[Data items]
## START
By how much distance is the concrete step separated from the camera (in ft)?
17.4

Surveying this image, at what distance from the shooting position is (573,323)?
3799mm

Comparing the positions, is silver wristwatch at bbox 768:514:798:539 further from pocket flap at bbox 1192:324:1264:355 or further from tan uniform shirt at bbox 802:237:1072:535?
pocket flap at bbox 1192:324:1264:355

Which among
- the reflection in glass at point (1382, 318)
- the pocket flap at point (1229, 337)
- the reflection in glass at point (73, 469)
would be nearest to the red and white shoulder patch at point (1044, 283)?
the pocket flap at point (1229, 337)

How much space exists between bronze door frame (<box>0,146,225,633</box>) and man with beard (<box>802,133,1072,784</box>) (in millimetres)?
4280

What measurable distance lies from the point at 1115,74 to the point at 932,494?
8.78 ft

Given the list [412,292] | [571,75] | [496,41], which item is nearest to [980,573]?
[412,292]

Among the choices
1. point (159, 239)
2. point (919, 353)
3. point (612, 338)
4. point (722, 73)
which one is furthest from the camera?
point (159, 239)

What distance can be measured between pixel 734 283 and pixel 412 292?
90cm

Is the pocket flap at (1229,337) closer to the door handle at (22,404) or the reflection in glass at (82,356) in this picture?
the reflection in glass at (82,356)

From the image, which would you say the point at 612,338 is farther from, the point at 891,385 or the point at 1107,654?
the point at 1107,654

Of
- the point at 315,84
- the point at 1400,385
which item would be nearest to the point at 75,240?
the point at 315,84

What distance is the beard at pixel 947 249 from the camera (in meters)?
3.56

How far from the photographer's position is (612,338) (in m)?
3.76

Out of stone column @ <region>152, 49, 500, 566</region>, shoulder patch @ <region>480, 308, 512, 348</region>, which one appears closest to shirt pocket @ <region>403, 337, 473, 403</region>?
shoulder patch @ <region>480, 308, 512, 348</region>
## END
■ EXERCISE GOAL:
Render the records from the line containing "Among the choices" through the end of the records, inclusive, as a Markdown table with the columns Row and Line, omitting blank lines.

■ COMPLETE OUTPUT:
| Row | Line |
|---|---|
| 1 | Among the choices |
| 2 | 1. point (159, 239) |
| 3 | 2. point (919, 353) |
| 4 | 3. point (612, 338) |
| 5 | 4. point (722, 73) |
| 6 | which one is furthest from the camera? |
| 7 | point (159, 239) |
| 8 | What distance can be measured between pixel 734 283 and pixel 412 292? |
| 9 | 90cm |
| 10 | Is the pocket flap at (1229,337) closer to the door handle at (22,404) or the reflection in glass at (82,356) in this picture? |
| 11 | the reflection in glass at (82,356) |
| 12 | From the image, which would you say the point at 612,338 is farther from, the point at 891,385 or the point at 1107,654? |
| 13 | the point at 1107,654 |
| 14 | Of |
| 15 | - the point at 315,84 |
| 16 | - the point at 1400,385 |
| 17 | which item would be nearest to the point at 75,240? |
| 18 | the point at 315,84 |
| 19 | What distance is the beard at pixel 947 249 from the camera (in meters)? |
| 20 | 3.56 |
| 21 | How far from the photographer's position is (612,338) (in m)? |
| 22 | 3.76 |
| 23 | Out of stone column @ <region>152, 49, 500, 566</region>, shoulder patch @ <region>480, 308, 512, 348</region>, which one appears closest to shirt pocket @ <region>403, 337, 473, 403</region>? |
| 24 | shoulder patch @ <region>480, 308, 512, 348</region> |